Look closely at the interactive shell screenshot. Notice that right after the import the result 2 is printed, and first time "globalvar.test()" is called it returns 3.

 

So as soon as you import the module x=1, then print(test()) executes which increments it to 2, then the first external call of test() returns 3.

 

That is the same thing LabVIEW is doing. Thinking of a Python session and the Python Node like using the interactive shell is, I suppose, another way of looking at it.

 


@astrocarbonate wrote:

Overall, I see the result being 4 if added, though I'm not sure where the print statement would print. 

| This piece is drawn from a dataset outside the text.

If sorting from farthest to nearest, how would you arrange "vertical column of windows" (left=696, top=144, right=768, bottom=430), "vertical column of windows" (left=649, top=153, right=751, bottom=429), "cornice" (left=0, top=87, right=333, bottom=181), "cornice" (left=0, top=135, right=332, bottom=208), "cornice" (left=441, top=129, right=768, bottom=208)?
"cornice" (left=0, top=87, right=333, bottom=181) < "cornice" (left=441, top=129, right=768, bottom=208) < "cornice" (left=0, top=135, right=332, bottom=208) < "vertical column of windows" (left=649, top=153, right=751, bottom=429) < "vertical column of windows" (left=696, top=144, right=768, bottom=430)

It doesn't really matter where it prints. The side effect of calling the inner function still occurs.

 

As for where it prints, essentially the answer is nowhere. It is going to standard out, but there is no output window or file that you can see it in. It's basically like running something from the command line and typing "myscript.bat >nul". Everything executes, but you don't see any output.

 

For the most part, you should not be using print() in modules that you import into LabVIEW. (Or at least using it in a way that it doesn't matter to you whether you see it.) That said, if you really wanted to see the stdout stream, you can get it by redirecting the stream in some Python code.

 

The attached has some examples of all this.

 

  • originalLabVIEWmain.py - This is your LabVIEW snippet rewritten in Python. Run this to see what I mean about the module behaving the same way in Python.
  • OriginalLabVIEWmain.vi - The same logic from your snippet rewritten with the stdout redirection included so you can see the "2".
  • LabVIEWmain.vi - This VI utilizes a module that provides redirection to store the stdout and stderr output streams, makes several calls to a Python module, and retrieves the output as an array of strings.
  • pymain.py - This script makes the same set of function calls that LabVIEWmain.vi does, then prints them to the console. (Notice that nothing appears on the console until after stdoutredirect.endredirect() is called.)